Cheguei atrasada. A exposiçãoFendas, fagulhas” encerrou no sábado, um dia antes do vulcão das Ilhas Canárias entrar em erupção. Quando entrei na Galeria Vermelho, na segunda-feira de manhã, para ver a individual de Carmela Gross antes de sua completa desmontagem, já tinha recebido pelo celular as fotografias da fumaça do Cumbre Vieja, capturadas durante os dias de monitoramento da atividade sísmica e de terremotos na ilha de La Palma. Também já havia visto na 34ª Bienal de São Paulo, a parede com dezenas de monotipias de um vulcão próximo da erupção, na instalação Boca do Inferno (2021), de Carmela Gross.

Boca do Inferno, de Carmena Gross, na 34 Bienal (Crédito:Paula Alzugaray)

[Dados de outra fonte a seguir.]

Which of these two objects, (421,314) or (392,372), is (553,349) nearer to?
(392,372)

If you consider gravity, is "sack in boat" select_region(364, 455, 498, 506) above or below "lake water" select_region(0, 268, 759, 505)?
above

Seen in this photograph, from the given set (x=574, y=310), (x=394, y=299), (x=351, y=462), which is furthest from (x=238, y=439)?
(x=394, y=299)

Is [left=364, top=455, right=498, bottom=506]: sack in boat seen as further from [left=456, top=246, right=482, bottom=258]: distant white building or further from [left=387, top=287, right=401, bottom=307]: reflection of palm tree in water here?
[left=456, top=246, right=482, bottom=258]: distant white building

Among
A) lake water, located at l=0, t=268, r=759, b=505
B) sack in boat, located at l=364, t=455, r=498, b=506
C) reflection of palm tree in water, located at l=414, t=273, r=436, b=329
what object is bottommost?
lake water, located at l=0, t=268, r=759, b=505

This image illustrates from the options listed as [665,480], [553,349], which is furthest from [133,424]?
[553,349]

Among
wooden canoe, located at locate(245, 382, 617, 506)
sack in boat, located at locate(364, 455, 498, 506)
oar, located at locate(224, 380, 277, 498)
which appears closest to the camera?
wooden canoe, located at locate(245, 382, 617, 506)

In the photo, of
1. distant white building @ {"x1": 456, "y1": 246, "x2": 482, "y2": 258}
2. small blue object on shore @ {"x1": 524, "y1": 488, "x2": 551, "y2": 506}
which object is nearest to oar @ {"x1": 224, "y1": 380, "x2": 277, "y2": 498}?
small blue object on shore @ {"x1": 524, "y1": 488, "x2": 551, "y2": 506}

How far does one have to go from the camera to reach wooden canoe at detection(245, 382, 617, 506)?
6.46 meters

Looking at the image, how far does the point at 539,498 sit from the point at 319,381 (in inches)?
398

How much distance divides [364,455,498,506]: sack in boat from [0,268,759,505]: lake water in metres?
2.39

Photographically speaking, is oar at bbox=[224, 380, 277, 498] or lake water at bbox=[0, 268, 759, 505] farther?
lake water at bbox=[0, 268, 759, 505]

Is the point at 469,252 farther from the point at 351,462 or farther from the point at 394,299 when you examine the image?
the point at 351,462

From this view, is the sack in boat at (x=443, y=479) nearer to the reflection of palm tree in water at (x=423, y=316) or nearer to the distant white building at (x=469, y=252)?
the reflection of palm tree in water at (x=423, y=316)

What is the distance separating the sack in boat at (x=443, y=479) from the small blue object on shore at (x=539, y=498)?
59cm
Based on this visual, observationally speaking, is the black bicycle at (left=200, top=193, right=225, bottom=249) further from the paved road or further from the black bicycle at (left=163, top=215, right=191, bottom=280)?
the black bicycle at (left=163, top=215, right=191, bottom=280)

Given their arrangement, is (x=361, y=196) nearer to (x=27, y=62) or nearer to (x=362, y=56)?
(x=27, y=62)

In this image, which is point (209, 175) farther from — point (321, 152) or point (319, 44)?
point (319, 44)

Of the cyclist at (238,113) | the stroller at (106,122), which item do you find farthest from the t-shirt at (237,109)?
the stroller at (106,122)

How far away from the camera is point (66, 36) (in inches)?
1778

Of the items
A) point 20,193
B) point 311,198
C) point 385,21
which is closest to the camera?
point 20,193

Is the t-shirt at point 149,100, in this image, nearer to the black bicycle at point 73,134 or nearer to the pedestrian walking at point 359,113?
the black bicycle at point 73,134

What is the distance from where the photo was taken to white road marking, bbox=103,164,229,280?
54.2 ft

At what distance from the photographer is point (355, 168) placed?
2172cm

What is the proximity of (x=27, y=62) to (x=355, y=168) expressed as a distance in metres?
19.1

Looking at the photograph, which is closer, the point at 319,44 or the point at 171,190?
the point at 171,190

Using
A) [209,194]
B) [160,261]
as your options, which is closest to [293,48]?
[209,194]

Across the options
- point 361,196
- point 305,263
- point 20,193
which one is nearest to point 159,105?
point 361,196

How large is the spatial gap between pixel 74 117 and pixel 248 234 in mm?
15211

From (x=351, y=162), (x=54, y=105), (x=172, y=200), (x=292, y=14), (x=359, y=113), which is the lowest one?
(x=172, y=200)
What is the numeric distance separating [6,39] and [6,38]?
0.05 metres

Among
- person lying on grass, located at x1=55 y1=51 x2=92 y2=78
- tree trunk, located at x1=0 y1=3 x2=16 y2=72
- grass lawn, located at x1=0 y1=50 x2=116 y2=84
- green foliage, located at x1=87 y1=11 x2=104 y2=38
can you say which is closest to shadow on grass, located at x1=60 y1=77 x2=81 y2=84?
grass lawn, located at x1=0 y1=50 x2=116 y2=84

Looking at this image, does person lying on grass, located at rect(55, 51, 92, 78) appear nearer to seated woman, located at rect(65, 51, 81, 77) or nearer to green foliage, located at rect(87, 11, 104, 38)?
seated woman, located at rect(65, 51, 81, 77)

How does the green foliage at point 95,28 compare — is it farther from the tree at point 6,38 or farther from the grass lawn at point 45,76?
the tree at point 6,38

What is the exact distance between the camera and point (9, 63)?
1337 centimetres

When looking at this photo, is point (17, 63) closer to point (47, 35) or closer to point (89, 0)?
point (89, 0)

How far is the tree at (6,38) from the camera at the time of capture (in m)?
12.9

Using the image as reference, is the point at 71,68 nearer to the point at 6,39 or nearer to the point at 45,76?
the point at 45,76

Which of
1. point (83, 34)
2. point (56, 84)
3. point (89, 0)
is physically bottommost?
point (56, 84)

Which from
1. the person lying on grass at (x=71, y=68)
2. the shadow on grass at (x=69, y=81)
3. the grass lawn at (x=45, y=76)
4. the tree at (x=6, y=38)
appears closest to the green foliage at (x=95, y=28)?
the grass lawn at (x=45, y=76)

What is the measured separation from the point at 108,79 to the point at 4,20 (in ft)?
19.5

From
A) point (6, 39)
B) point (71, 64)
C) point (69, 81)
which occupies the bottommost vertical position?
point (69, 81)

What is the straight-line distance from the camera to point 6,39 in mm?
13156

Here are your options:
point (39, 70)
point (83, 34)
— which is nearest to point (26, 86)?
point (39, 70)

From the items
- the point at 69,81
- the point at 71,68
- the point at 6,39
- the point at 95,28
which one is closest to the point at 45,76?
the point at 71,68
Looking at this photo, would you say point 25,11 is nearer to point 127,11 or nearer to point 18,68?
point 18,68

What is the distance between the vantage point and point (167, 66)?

Se costumo acompanhar montagens de exposições, por que não uma desmontagem? A exposição não dava sinais de morte, estava ainda em brasa. O vídeo Luz del Fuego II (2018) permanecia aceso, mostrando na tela LCD um slideshow de fotos de conflitos e incêndios publicadas em jornais, extraídas de sua cor e com tratamento gráfico de intensificação da retícula. O texto que acompanha a exposição diz tratarem-se de imagens que ocuparam as páginas dos principais periódicos do mundo desde 2008 – colocando em sequência inclusive os sucessivos incêndios que consumiram instituições culturais e históricas brasileiras nesse período.

Fonte Luminosa, de Carmela Gross (Crédito:Paula Alzugaray)

A sala ao lado ainda emitia faíscas. A instalação Fonte Luminosa (2021) irradiava o vermelho gerado pelo gás incandescente de tubos de neón, reproduzindo o processo de derramamento de matéria dos vulcões, que começava a jorrar em sites noticiosos de todo o mundo. As palavras da artista, plasmadas no texto, iluminavam as relações entre o que está dito na arte e o que está expresso no mundo: “A arte sempre trabalha com uma espécie de superfície e a superfície é sempre o mais fundo; aquilo que é evidente é o mais fundo mesmo. A arte está inteira na superfície. O trabalho tem uma capacidade de se imantar do entorno”.

Cabecas, de Carmela Gross (Crédito:Paula Alzugaray)

No segundo andar da galeria, encontrei cinzas. Assumi os 226 desenhos em nanquim sobre papel que compõem a série das Cabeças (2021) como reminiscências da matéria carbonizada pelas chamas que vem do fundo da terra. Pelo menos 5.000 pessoas afetadas na região das Ilhas Canárias haviam sido evacuadas até este domingo, diz a newsletter que caiu em minha caixa de e-mails, com a imagem do fogo líquido entrando nas casas.

Frame de Luz del Fuego, de Carmela Gross (Crédito:Paula Alzugaray)

Realizo que, mais do que refletir os fenômenos tectónicos, a obra de Carmela Gross exposta na Bienal e na Vermelho se refere aos eventos midiáticos. Aos processos de passagem do tempo na mídia impressa, televisiva e internet; ao fenômeno de carbonização e obsolescência da notícia diária, superada pela bomba do dia seguinte.

Reproduções de fotos do vulcão Cumbre Vieja, em jornal

Folheio o jornal de ontem e deparo com o vermelho da terra indígena yanomami, em Roraima, exposta pelo garimpo ilegal. O lead é a imagem da catástrofe brasileira que aparece no slide show de Carmela Gross: “O governo federal pagou R$ 124 milhões a empresas que fazem uso de helicópteros suspeitos de garantir a logística em garimpos ilegais em terra indígena na Amazônia”.